╭──
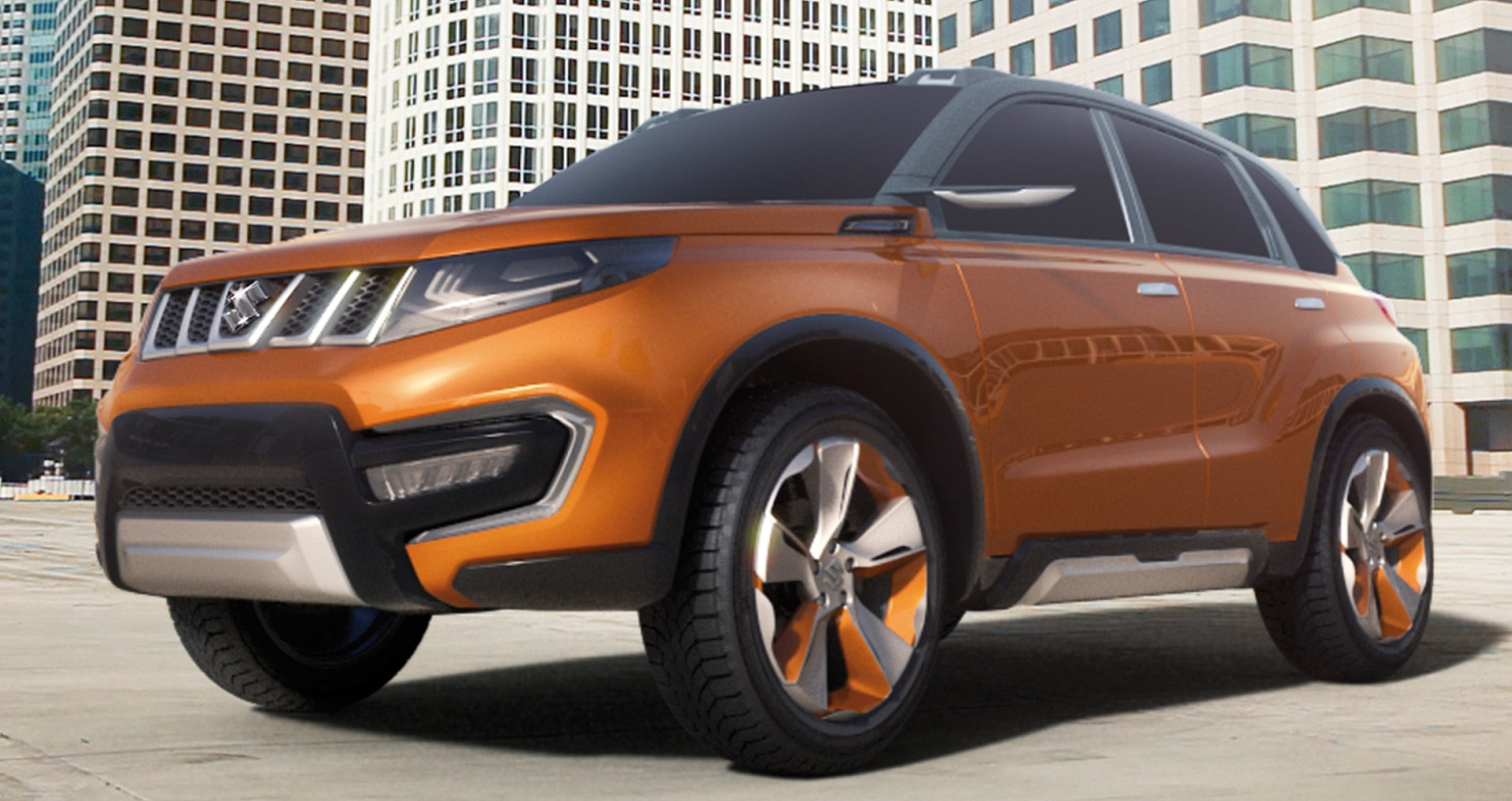 Suzuki iV-4 compact SUV concept debuts in Frankfurt Paul Tan - Image ...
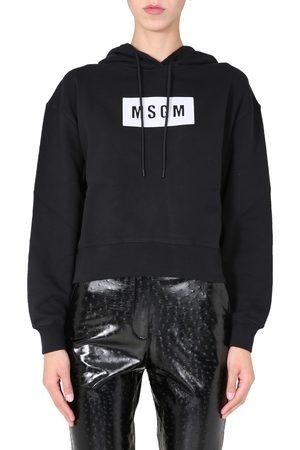 Msgm Regular fit sweatshirt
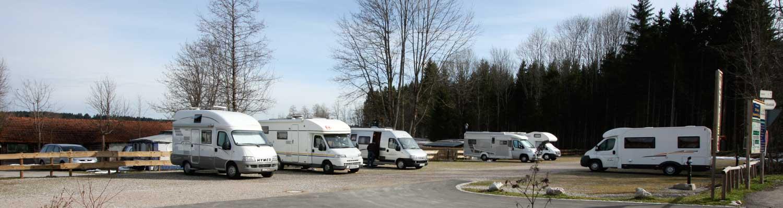 Mobilpark Schwangau, Reisemobil-Stellplatz Bannwaldsee im Allgäu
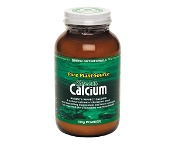 Green Nutritionals Green Calcium Plant Source 100g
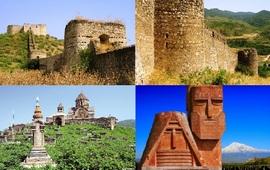 Карабах - 1736 г. Россия не выполнила обещания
╰──
WHAT IS EXPECTED
Omit the pictures; print the records above exactly.

RESULT FOR THIS TASK
 Suzuki iV-4 compact SUV concept debuts in Frankfurt Paul Tan - Image ...
 Msgm Regular fit sweatshirt
 Mobilpark Schwangau, Reisemobil-Stellplatz Bannwaldsee im Allgäu
 Green Nutritionals Green Calcium Plant Source 100g
 Карабах - 1736 г. Россия не выполнила обещания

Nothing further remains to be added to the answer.